== Directions for this task ==
Reproduce word for word every line of the items below, from the line containing "Between (119,261) and" through the end of the items.

== Extracted data ==
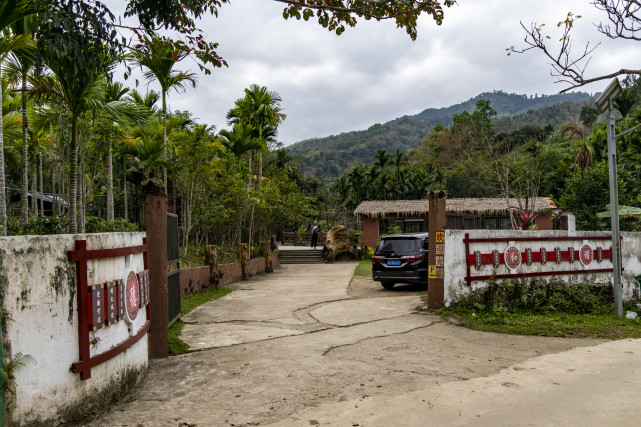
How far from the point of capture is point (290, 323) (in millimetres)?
8820

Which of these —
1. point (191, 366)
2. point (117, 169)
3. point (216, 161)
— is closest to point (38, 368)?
point (191, 366)

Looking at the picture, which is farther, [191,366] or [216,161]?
[216,161]

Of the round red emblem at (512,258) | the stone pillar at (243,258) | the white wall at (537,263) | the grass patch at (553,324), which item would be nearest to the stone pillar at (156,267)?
the grass patch at (553,324)

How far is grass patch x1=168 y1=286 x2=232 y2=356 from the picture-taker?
22.4ft

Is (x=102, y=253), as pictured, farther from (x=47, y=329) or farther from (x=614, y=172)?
(x=614, y=172)

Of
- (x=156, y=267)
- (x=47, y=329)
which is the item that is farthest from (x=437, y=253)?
(x=47, y=329)

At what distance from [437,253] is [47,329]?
7.47 m

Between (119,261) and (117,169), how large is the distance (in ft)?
67.8

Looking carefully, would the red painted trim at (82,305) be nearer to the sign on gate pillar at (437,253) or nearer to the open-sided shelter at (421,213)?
the sign on gate pillar at (437,253)

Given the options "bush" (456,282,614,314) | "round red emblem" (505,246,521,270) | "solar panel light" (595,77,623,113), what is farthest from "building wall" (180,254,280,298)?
Answer: "solar panel light" (595,77,623,113)

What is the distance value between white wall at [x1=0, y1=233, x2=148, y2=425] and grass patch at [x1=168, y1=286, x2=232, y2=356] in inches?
90.3

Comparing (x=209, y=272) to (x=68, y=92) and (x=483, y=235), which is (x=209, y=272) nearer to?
(x=68, y=92)

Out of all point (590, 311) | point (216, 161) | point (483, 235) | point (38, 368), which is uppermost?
point (216, 161)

== Answer for this exercise ==
Between (119,261) and (117,169), how large is the distance (in ft)?
67.8

Looking carefully, would the red painted trim at (82,305) be nearer to the sign on gate pillar at (437,253) or nearer to the open-sided shelter at (421,213)?
the sign on gate pillar at (437,253)

Given the options "bush" (456,282,614,314) | "round red emblem" (505,246,521,270) | "solar panel light" (595,77,623,113), what is farthest from "building wall" (180,254,280,298)?
Answer: "solar panel light" (595,77,623,113)

What is the distance value between white wall at [x1=0, y1=233, x2=148, y2=425] and grass patch at [x1=168, y1=286, x2=232, y2=356] in inches?
90.3

Comparing (x=209, y=272) to (x=68, y=92) and (x=483, y=235), which is (x=209, y=272) nearer to?
(x=68, y=92)

Out of all point (590, 311) | point (216, 161) | point (483, 235) | point (38, 368), which is uppermost?
point (216, 161)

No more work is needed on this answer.